**RECORDS FOR PROCESSING:**

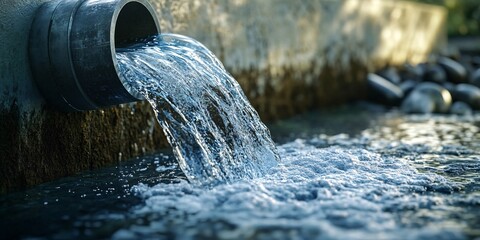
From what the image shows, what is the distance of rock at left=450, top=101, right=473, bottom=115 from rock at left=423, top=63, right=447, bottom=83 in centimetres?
165

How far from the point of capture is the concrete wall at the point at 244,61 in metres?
3.65

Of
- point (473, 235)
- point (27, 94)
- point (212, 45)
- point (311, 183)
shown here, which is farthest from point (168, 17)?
point (473, 235)

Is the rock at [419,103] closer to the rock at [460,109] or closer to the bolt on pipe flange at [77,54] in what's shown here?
the rock at [460,109]

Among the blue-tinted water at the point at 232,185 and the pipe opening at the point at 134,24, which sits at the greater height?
the pipe opening at the point at 134,24

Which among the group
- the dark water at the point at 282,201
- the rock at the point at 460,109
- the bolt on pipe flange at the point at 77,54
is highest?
the bolt on pipe flange at the point at 77,54

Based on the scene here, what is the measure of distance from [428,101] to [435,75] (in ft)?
6.56

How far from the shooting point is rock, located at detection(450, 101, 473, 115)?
7744 mm

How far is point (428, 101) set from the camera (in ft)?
25.6

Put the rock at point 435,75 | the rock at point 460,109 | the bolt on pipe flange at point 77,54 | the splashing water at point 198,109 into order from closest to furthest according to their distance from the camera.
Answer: the bolt on pipe flange at point 77,54 < the splashing water at point 198,109 < the rock at point 460,109 < the rock at point 435,75

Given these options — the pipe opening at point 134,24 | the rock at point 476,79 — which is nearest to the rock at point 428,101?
the rock at point 476,79

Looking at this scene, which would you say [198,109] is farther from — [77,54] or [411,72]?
[411,72]

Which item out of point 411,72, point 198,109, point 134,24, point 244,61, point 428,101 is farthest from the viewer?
point 411,72

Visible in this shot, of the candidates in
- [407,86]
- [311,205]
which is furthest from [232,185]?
[407,86]

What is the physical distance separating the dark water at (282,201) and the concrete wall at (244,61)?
0.65 ft
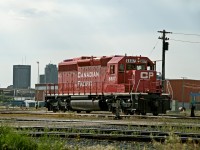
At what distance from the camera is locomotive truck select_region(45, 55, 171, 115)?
26.8 m

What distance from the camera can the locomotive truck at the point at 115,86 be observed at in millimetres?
26828

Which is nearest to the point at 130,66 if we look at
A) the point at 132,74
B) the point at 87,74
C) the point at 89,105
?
the point at 132,74

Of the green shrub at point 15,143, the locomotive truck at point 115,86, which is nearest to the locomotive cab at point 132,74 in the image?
the locomotive truck at point 115,86

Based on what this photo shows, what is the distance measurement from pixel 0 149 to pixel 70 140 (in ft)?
13.0

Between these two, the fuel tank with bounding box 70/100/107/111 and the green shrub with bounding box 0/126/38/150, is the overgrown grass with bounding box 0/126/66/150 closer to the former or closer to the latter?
the green shrub with bounding box 0/126/38/150

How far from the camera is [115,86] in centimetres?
2855

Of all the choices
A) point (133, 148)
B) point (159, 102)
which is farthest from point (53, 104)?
point (133, 148)

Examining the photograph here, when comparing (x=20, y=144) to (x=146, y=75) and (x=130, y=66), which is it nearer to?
(x=146, y=75)

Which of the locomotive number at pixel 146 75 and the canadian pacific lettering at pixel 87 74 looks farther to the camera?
the canadian pacific lettering at pixel 87 74

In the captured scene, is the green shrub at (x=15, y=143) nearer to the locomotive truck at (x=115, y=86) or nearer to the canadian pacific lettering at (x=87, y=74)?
the locomotive truck at (x=115, y=86)

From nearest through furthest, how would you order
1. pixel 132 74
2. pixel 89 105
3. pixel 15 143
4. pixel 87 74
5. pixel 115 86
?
pixel 15 143
pixel 132 74
pixel 115 86
pixel 89 105
pixel 87 74

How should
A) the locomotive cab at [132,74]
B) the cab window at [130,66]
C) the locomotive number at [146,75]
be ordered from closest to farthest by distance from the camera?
the locomotive cab at [132,74]
the locomotive number at [146,75]
the cab window at [130,66]

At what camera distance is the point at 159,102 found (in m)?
26.8

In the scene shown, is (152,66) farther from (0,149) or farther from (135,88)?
(0,149)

**DIRECTION:**
Put every line of the entries above into a JSON list of strings, one string per line. Skip blank lines and leave the pictures out.

**TASK SOLUTION:**
[
  "From what the image shows, what is the distance of rock at left=450, top=101, right=473, bottom=115 from rock at left=423, top=63, right=447, bottom=83 in centimetres?",
  "165",
  "How far from the point of capture is the concrete wall at the point at 244,61 in metres?",
  "3.65",
  "Of",
  "- point (473, 235)",
  "- point (27, 94)",
  "- point (212, 45)",
  "- point (311, 183)",
  "shown here, which is farthest from point (168, 17)?",
  "point (473, 235)",
  "Is the rock at [419,103] closer to the rock at [460,109] or closer to the bolt on pipe flange at [77,54] in what's shown here?",
  "the rock at [460,109]",
  "Among the blue-tinted water at the point at 232,185 and the pipe opening at the point at 134,24, which sits at the greater height?",
  "the pipe opening at the point at 134,24",
  "Which among the group",
  "- the dark water at the point at 282,201",
  "- the rock at the point at 460,109",
  "- the bolt on pipe flange at the point at 77,54",
  "is highest?",
  "the bolt on pipe flange at the point at 77,54",
  "Based on the scene here, what is the measure of distance from [428,101] to [435,75] (in ft)?",
  "6.56",
  "How far from the shooting point is rock, located at detection(450, 101, 473, 115)?",
  "7744 mm",
  "How far is point (428, 101) set from the camera (in ft)?",
  "25.6",
  "Put the rock at point 435,75 | the rock at point 460,109 | the bolt on pipe flange at point 77,54 | the splashing water at point 198,109 into order from closest to furthest according to their distance from the camera.",
  "Answer: the bolt on pipe flange at point 77,54 < the splashing water at point 198,109 < the rock at point 460,109 < the rock at point 435,75",
  "Given these options — the pipe opening at point 134,24 | the rock at point 476,79 — which is nearest to the rock at point 428,101?",
  "the rock at point 476,79",
  "Looking at this scene, which would you say [198,109] is farther from — [77,54] or [411,72]?",
  "[411,72]",
  "Which item out of point 411,72, point 198,109, point 134,24, point 244,61, point 428,101 is farthest from the viewer?",
  "point 411,72",
  "Visible in this shot, of the candidates in",
  "- [407,86]",
  "- [311,205]",
  "which is furthest from [232,185]?",
  "[407,86]",
  "What is the physical distance separating the dark water at (282,201) and the concrete wall at (244,61)?",
  "0.65 ft",
  "At what distance from the camera is locomotive truck select_region(45, 55, 171, 115)?",
  "26.8 m",
  "What distance from the camera can the locomotive truck at the point at 115,86 be observed at in millimetres?",
  "26828",
  "Which is nearest to the point at 130,66 if we look at",
  "A) the point at 132,74",
  "B) the point at 87,74",
  "C) the point at 89,105",
  "?",
  "the point at 132,74",
  "Of the green shrub at point 15,143, the locomotive truck at point 115,86, which is nearest to the locomotive cab at point 132,74 in the image?",
  "the locomotive truck at point 115,86",
  "Based on what this photo shows, what is the distance measurement from pixel 0 149 to pixel 70 140 (in ft)?",
  "13.0",
  "Between these two, the fuel tank with bounding box 70/100/107/111 and the green shrub with bounding box 0/126/38/150, is the overgrown grass with bounding box 0/126/66/150 closer to the former or closer to the latter?",
  "the green shrub with bounding box 0/126/38/150",
  "How far from the camera is [115,86] in centimetres?",
  "2855",
  "Of all the choices",
  "A) point (133, 148)",
  "B) point (159, 102)",
  "which is farthest from point (53, 104)?",
  "point (133, 148)",
  "Examining the photograph here, when comparing (x=20, y=144) to (x=146, y=75) and (x=130, y=66), which is it nearer to?",
  "(x=146, y=75)",
  "Which of the locomotive number at pixel 146 75 and the canadian pacific lettering at pixel 87 74 looks farther to the camera?",
  "the canadian pacific lettering at pixel 87 74",
  "In the captured scene, is the green shrub at (x=15, y=143) nearer to the locomotive truck at (x=115, y=86) or nearer to the canadian pacific lettering at (x=87, y=74)?",
  "the locomotive truck at (x=115, y=86)",
  "From nearest through furthest, how would you order",
  "1. pixel 132 74",
  "2. pixel 89 105",
  "3. pixel 15 143",
  "4. pixel 87 74",
  "5. pixel 115 86",
  "?",
  "pixel 15 143",
  "pixel 132 74",
  "pixel 115 86",
  "pixel 89 105",
  "pixel 87 74",
  "How should",
  "A) the locomotive cab at [132,74]",
  "B) the cab window at [130,66]",
  "C) the locomotive number at [146,75]",
  "be ordered from closest to farthest by distance from the camera?",
  "the locomotive cab at [132,74]",
  "the locomotive number at [146,75]",
  "the cab window at [130,66]",
  "At what camera distance is the point at 159,102 found (in m)?",
  "26.8",
  "In the scene shown, is (152,66) farther from (0,149) or farther from (135,88)?",
  "(0,149)"
]